My patient has severe lung disease but also has cirrhosis/coronary artery disease/renal insufficiency/previous cancer. Should I still refer?
These issues are evaluated on a case by case basis.
  • Well-compensated cirrhosis affects risks but is not a contraindication.
  • Hepatitis B and C virus infection are not contraindications if controlled.

  • Coronary artery disease with demonstrable ischemia or a tenuous cardiac blood supply is a contraindication. 
    • However lesions may be amenable to percutaneous intervention pre-transplant (Bare metal stent only) followed by clopidogrel for at least 6 weeks
    • Combined lung transplant with coronary artery bypass grafting or valve replacement may be considered in younger, otherwise excellent candidates.
  • Renal insufficiency is a major concern but should not preclude assessment, particularly in otherwise low-risk patients.

  • Patients with a history of solid organ cancer are generally not eligible for 5 years after cancer treatment.
    • However if the treating oncologist advises that the risk of cancer recurrence is very low then patients may be assessed sooner.

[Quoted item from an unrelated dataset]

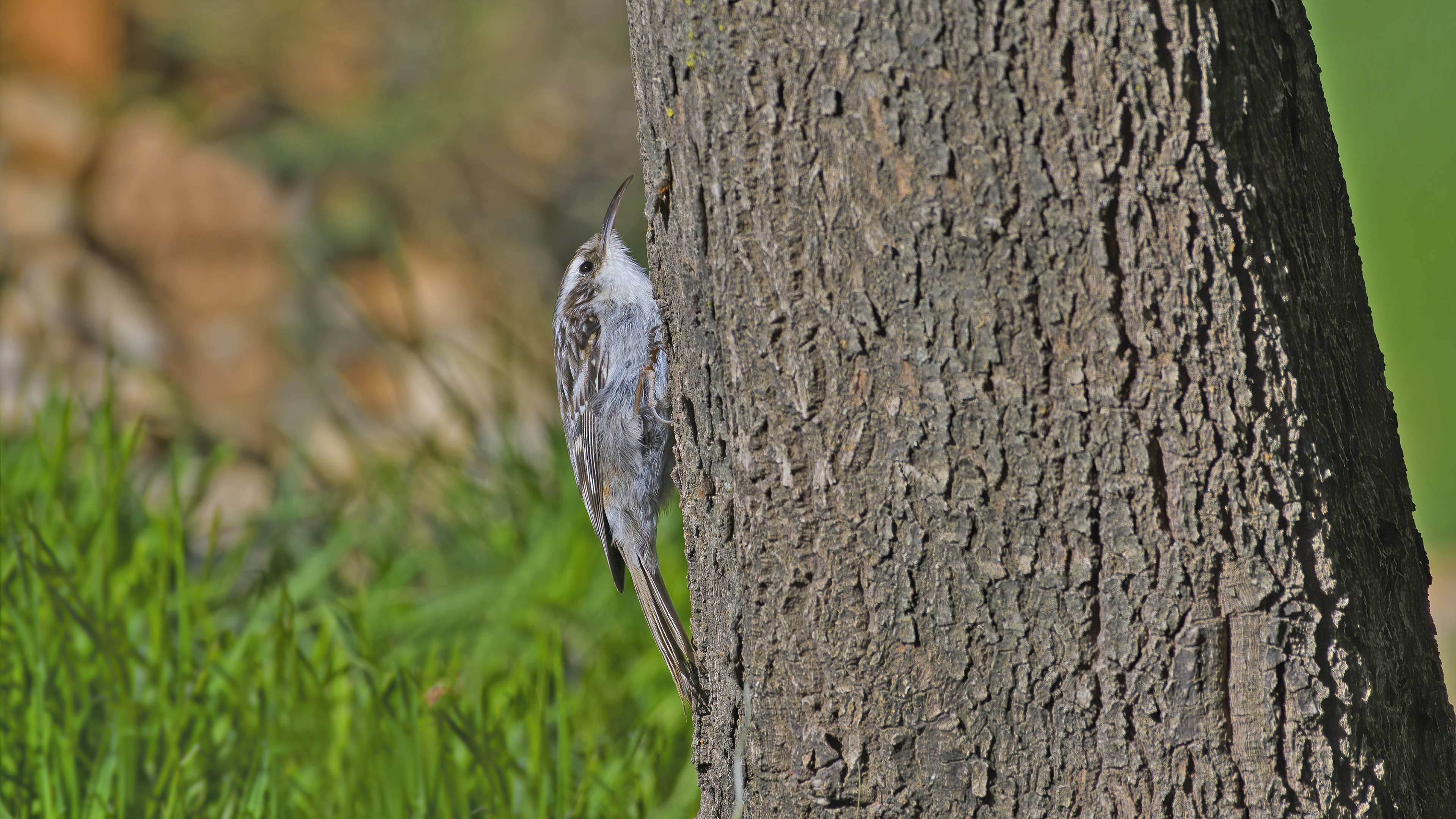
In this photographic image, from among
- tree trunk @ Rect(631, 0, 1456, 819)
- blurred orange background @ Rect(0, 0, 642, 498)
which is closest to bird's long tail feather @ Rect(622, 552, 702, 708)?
tree trunk @ Rect(631, 0, 1456, 819)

My patient is ventilated for ARDS. Can they be transferred to TGH for urgent assessment and transplant?

  • These situations are very difficult and they are not rare


  • We do not think lung transplantation is the best acute management option in most cases:
  • Patients typically need to remain stable for several months to be assessed and transplanted.  They need to avoid sepsis or serious dysfunction of other organs during this period.
  • Patients with ARDS and no prior lung disease may make a good recovery despite weeks of mechanical ventilation.  If they survive the episode then their prognosis will likely be better than it would have been with a transplant, as they will avoid the need for lifelong immunosuppression and its associated complications
  • We are very reluctant to transplant a patient who is not able to consent or to understand the issues and potential complications they will face post transplant. 

  • Despite the above concerns, if you have a younger and otherwise well patient with ARDS we are certainly willing to discuss the situation and consider whether and when transplant might have a role in their management.

  • We are also willing to assess chronically ventilated patients who are alert and ambulatory.


How long does the assessment process take?
From initial referral to listing will typically take 4 to 6 months.
In patients who are very ill or rapidly worsening the process can be expedited.
What does the assessment consist of?
What happens after the assessment?
Patients are discussed at an assessment meeting within a few weeks of the assessment.  A group decision is made and possible outcomes include:
  1. Suitable for transplant, recommend listing
  2. Suitable for transplant but too early for listing, recommend periodic follow-up
  3. Possibly suitable for transplant but need to address specific issues first (comorbidities, BMI, social supports).
  4. Not a transplant candidate due to contraindications
Is financial assistance available for the costs of relocating to the Toronto area?
Yes. Limited assistance is provided through TPER (Transplant Patient Expenses Reimbursement Program).
Are Living Donor Lung Transplants Performed in Toronto?
Living donor lung transplants have been performed in children but not yet in adults. 
The program would consider lobar donation by relatives in select cases.